| TO DO |
- A) In the account of the London protest, copy the passage starting with "We wind our" and going on through "In twenty minutes.", word for word.
- B) List every person named in the account of the London protest.

The police get shirty at London protest against Gaza attacks
Leah Borromeo recounts covering the London protests against the bombing of Gaza, outside the Israeli embassy in Kensington.
By Leah Borromeo on Monday, December 29th, 2008 - 994 words.
“If you don’t move, we’ll move you!”
“Press!”
The line of fluorescent yellow police officers pushed. A sea of bodies wavered, toppled, then crashed on the Kensington street.
“Angela!!!” I was holding on to the tripod. The camera and cameraman had long since vanished to another part of the steadily advancing police line. I grabbed Angela’s red-coated arm…she was slipping away into the maw of the Metropolitan Police. The police kept pushing. The protesters behind me were standing firm. Resisting. Sky News reporter Angela Corpe was folding in half as the police line forced forward. She was being trampled. I was being crushed. Anchoring myself to the tripod, I lifted her up with the aid of a man sporting a keffiyeh. We became entangled in a microphone cable as the pushing resumed. Somehow I managed to grab her handbag and the kit bag in the melee. Dragged her, the tripod, and the bags. More pushing. More forcing. More resisting. The protesters were screaming “shame on you” at the police.
“Move! Move!” screamed back the bellicose plods.
“I bloody well would if I had somewhere to move to,” was our response.
A pain to my head. Another to my leg. Coshed by our own tripod and kicked by who knows. Angela limps.
“You ok? Let’s get you out of here.”
We wind our way to the pavement near a hotel entrance. Gordon, our cameraman, finds us. He had his own story to tell. Squeezed between protesters and police. We start folding the tripod down. Tidying cables. Angela has lost her comms kit, the device that lets her communicate with the main control room in the newsroom for her live reports.
The phone rings. “Can we have you live at five minutes past five?” In twenty minutes.
“Er…yeah. It’s kicked off a bit here. Let us sort ourselves out ok?”
“Why don’t you fuck off and move?” yells a police officer. We make note of his ID number. He greets us with the politeness his colleagues gave us moments before.
***
Nearly 2,000 protesters calling for Israel to stop the aerial attacks on the Gaza Strip gathered at the gates of London’s Israeli Embassy on Kensington High Street. The day started off serenely, with around 150 people bearing banners, placards and a megaphone behind flimsy crash barriers. Sometime in the afternoon, the numbers swelled. The “big names” turned up…a Palestinian ambassador here, a fiery Member of Parliament there. The Neturei Karta, Orthodox Jews against Zionism, rocked up to show their support to a round of applause and the flash of cameras.

| EXTRACTED ENTRIES |

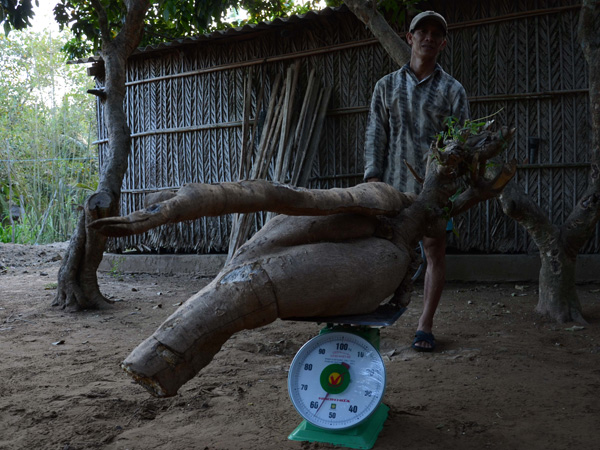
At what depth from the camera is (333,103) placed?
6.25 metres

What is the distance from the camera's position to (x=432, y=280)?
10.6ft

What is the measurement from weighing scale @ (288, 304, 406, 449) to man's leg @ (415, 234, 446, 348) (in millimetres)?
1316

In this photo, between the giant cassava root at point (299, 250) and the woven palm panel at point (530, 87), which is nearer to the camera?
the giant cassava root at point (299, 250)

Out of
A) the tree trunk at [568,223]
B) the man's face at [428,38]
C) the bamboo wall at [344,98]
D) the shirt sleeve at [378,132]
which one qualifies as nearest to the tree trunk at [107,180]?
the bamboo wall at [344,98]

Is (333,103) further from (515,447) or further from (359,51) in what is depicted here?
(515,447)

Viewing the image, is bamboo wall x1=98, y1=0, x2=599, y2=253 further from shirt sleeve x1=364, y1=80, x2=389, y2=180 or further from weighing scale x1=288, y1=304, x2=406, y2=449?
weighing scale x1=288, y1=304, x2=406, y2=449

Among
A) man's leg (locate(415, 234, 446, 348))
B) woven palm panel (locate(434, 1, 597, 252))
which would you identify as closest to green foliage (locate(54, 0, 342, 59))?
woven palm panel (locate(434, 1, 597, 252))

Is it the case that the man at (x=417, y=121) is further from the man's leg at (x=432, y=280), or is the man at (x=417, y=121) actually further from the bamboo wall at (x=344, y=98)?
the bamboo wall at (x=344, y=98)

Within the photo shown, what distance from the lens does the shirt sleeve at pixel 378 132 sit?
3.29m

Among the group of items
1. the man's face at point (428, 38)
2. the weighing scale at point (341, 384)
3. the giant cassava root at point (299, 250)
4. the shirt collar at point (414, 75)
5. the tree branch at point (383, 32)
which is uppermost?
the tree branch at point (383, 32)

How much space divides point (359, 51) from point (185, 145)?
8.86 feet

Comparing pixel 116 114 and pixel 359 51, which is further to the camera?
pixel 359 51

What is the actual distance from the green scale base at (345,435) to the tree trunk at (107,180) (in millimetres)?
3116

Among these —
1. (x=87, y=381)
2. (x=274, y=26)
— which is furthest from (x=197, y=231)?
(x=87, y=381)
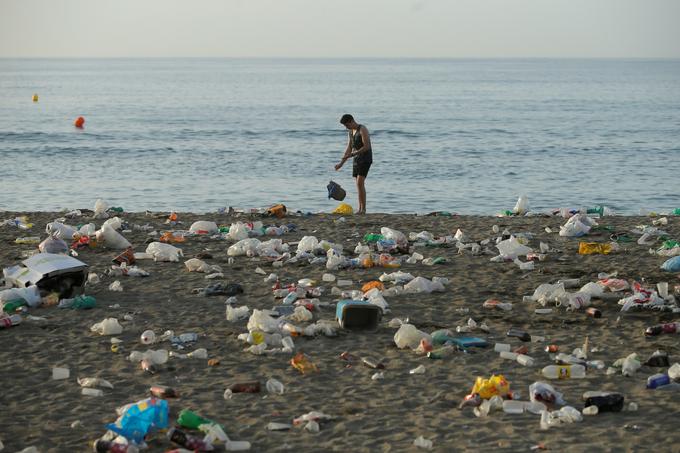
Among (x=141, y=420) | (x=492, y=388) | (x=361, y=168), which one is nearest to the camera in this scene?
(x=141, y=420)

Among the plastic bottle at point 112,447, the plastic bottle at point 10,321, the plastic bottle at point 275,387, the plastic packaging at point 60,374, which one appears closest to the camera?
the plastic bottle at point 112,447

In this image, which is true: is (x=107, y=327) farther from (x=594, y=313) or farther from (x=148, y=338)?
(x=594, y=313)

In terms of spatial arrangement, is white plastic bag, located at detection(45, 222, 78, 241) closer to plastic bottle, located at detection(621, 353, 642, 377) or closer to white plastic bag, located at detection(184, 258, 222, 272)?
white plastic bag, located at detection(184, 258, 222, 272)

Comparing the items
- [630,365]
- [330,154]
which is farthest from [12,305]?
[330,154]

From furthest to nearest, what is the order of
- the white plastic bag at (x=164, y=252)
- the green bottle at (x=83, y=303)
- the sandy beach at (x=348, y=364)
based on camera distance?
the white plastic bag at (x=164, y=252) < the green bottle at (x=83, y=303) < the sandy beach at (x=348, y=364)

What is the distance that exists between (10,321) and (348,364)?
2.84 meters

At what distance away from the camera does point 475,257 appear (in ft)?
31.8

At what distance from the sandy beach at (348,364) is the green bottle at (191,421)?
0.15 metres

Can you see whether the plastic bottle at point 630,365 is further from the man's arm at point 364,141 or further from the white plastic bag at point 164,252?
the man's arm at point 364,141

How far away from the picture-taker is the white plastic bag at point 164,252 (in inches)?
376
...
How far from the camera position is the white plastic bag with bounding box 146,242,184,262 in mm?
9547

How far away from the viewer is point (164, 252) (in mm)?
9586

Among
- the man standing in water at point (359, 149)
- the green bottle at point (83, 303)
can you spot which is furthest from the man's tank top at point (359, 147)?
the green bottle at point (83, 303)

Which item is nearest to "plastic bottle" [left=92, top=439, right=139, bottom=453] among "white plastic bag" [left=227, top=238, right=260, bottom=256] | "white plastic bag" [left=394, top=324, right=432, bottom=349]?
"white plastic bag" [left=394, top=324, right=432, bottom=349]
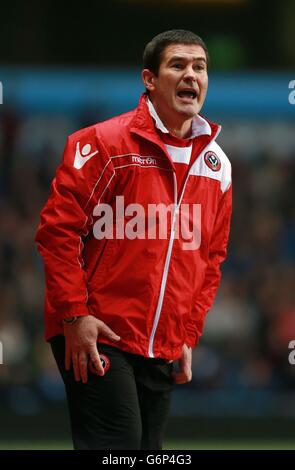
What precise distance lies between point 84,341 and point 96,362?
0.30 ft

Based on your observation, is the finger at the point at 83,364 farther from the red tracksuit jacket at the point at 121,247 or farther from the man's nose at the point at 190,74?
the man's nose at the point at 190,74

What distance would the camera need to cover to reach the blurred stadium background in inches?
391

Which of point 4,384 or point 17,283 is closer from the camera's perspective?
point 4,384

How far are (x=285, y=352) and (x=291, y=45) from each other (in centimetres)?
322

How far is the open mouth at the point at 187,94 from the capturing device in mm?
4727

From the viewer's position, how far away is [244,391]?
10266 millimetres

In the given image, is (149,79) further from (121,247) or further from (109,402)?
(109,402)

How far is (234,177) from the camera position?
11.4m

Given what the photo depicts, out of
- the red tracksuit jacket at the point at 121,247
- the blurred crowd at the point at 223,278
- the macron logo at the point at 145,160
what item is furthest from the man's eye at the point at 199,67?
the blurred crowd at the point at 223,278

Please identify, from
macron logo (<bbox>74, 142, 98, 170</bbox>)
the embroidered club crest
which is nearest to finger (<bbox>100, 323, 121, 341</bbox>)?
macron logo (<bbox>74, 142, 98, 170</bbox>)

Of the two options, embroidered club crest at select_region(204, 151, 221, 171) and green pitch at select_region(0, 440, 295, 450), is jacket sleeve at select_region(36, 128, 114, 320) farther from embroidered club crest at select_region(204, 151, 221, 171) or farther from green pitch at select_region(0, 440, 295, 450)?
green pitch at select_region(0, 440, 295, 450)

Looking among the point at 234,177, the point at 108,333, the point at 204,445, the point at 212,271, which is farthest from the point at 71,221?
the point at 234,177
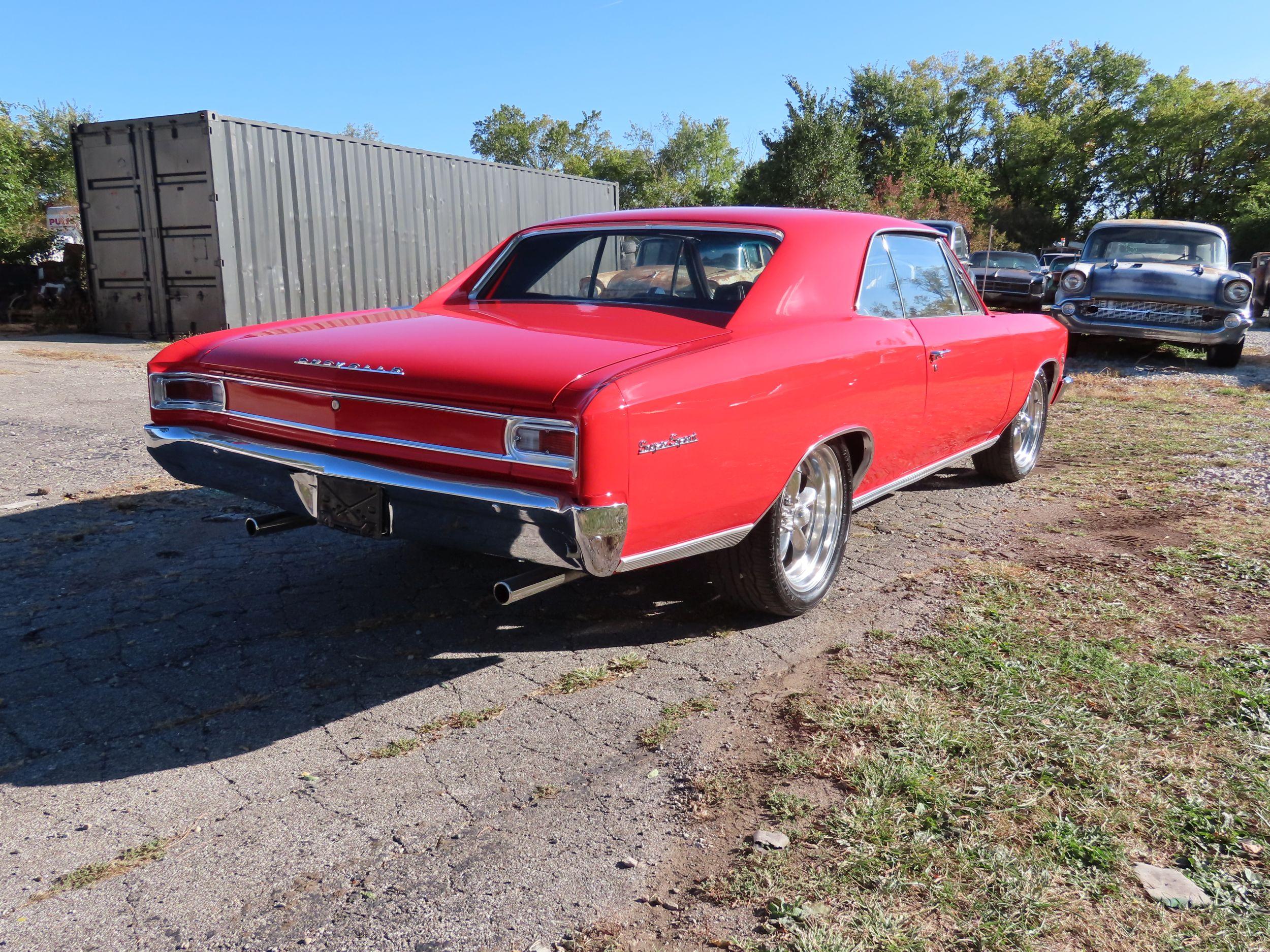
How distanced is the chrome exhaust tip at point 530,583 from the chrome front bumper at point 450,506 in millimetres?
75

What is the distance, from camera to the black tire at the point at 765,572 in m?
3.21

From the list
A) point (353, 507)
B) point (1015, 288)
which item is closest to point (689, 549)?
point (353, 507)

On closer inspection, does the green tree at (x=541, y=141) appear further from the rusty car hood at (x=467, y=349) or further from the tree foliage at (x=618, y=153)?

| TASK-BY-TASK OUTPUTS |
- A)
We wind our way to the pavement near a hotel entrance. Gordon, our cameraman, finds us. He had his own story to tell. Squeezed between protesters and police. We start folding the tripod down. Tidying cables. Angela has lost her comms kit, the device that lets her communicate with the main control room in the newsroom for her live reports.
The phone rings. “Can we have you live at five minutes past five?” In twenty minutes.

- B)
Leah Borromeo
Angela Corpe
Gordon